» **What is required**
Exact repetition is required: output every record in full.

################

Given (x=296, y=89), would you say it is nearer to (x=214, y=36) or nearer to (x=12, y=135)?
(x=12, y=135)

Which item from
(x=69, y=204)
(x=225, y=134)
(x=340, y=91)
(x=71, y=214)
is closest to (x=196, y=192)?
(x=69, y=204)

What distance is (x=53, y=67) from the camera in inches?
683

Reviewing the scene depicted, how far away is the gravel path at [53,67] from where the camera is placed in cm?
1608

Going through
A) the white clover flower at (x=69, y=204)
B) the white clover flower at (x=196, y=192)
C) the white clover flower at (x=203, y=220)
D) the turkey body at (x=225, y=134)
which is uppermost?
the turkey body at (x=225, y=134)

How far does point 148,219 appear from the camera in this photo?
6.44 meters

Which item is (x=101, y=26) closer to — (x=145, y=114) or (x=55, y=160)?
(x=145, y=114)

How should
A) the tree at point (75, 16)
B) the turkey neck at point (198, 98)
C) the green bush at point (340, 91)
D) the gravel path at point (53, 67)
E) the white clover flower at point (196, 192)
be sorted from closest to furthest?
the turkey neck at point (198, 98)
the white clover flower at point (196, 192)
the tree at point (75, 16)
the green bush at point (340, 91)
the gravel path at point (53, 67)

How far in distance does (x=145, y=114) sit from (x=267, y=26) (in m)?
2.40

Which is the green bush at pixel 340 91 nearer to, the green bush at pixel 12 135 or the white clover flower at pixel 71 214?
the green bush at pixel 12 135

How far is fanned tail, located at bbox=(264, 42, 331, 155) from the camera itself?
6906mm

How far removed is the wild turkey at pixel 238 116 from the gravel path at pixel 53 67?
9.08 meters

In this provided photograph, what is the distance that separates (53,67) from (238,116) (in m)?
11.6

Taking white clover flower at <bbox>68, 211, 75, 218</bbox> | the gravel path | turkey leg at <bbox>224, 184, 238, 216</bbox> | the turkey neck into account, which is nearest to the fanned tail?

################

» **Result**
Given (x=296, y=89), would you say it is nearer to (x=214, y=36) or nearer to (x=12, y=135)?
(x=12, y=135)

Which item from
(x=69, y=204)
(x=225, y=134)
(x=340, y=91)
(x=71, y=214)
is closest to (x=196, y=192)?
(x=69, y=204)

What distance is (x=53, y=67) from the camera in inches?
683

Reviewing the scene depicted, how far away is the gravel path at [53,67] from where the camera is placed in cm?
1608

Going through
A) the white clover flower at (x=69, y=204)
B) the white clover flower at (x=196, y=192)
C) the white clover flower at (x=203, y=220)
D) the turkey body at (x=225, y=134)
which is uppermost?
the turkey body at (x=225, y=134)

How far does point 148,219 appear from the camera in this photo?
6.44 meters

Which item is (x=101, y=26) closer to — (x=145, y=114) or (x=55, y=160)?
(x=145, y=114)

How should
A) the tree at point (75, 16)
B) the turkey neck at point (198, 98)
C) the green bush at point (340, 91)
D) the gravel path at point (53, 67)
E) the white clover flower at point (196, 192)
be sorted from closest to furthest?
the turkey neck at point (198, 98)
the white clover flower at point (196, 192)
the tree at point (75, 16)
the green bush at point (340, 91)
the gravel path at point (53, 67)

How far in distance does (x=145, y=114) sit from (x=267, y=26) (in m)?
2.40

Which is the green bush at pixel 340 91 nearer to, the green bush at pixel 12 135 or the white clover flower at pixel 71 214?
the green bush at pixel 12 135

How far is fanned tail, located at bbox=(264, 42, 331, 155) from the camera itself?
6906mm

How far removed is the wild turkey at pixel 238 116 from the gravel path at pixel 53 67?
9.08 meters

In this provided photograph, what is the distance that separates (53,67) from (238,116) (in m)?
11.6

Taking white clover flower at <bbox>68, 211, 75, 218</bbox> | the gravel path | turkey leg at <bbox>224, 184, 238, 216</bbox> | the turkey neck into account, which is nearest to the fanned tail?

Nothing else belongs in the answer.